• **EXERCISE BRIEF**:
Find each line in the records below that contains the word "camera" and copy those lines.
------------------------------
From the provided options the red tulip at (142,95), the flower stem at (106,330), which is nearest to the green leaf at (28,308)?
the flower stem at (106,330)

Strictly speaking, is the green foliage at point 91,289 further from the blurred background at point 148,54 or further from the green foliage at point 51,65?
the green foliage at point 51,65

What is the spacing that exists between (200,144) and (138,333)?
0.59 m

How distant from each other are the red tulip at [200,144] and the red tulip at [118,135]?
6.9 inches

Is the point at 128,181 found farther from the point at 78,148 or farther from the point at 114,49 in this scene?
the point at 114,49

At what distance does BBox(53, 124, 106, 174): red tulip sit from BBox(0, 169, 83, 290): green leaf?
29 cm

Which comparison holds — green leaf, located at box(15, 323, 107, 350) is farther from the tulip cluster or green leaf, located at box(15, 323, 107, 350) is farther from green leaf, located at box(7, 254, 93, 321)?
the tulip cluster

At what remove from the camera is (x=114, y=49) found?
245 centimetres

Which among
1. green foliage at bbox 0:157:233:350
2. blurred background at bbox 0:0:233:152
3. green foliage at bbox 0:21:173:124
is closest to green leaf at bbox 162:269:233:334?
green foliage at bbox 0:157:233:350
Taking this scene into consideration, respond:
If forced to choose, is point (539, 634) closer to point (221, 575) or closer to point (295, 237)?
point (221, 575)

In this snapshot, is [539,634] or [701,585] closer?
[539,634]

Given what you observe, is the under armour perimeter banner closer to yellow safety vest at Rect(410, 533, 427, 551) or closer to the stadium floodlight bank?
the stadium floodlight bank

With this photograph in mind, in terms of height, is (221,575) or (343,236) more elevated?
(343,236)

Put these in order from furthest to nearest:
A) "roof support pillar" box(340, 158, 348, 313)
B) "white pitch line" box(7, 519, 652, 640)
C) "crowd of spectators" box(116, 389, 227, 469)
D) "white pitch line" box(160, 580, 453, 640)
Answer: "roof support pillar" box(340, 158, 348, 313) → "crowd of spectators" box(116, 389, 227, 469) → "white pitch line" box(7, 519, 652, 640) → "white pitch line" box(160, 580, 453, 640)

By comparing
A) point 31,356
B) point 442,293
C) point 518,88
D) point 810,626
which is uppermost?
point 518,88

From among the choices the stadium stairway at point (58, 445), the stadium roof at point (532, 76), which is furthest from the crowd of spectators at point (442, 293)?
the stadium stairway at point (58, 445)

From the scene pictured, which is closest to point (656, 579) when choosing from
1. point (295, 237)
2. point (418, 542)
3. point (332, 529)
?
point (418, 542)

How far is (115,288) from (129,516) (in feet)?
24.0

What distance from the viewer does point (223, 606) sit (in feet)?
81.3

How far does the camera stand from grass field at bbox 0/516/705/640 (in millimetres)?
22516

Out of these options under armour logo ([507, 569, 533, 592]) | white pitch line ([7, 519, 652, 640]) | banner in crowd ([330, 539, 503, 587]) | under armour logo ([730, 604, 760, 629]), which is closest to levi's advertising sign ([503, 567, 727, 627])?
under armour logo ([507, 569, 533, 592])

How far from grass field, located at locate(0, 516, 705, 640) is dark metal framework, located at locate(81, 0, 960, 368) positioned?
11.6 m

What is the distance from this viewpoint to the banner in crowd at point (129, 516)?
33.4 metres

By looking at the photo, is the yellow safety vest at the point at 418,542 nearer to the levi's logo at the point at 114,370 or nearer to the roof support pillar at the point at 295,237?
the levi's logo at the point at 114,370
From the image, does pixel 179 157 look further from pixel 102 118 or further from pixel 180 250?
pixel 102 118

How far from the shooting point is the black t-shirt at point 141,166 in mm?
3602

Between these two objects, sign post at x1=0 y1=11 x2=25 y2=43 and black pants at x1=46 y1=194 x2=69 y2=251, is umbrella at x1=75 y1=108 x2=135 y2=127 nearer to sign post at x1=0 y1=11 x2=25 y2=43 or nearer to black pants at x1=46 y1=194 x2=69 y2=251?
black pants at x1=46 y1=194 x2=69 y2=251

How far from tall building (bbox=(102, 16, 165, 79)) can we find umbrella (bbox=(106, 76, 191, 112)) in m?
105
------------------------------
• **SOLUTION FOR THIS EXERCISE**:
At what remove from the camera is (x=114, y=49) found?
How far does the camera stand from grass field at bbox 0/516/705/640 (in millimetres)?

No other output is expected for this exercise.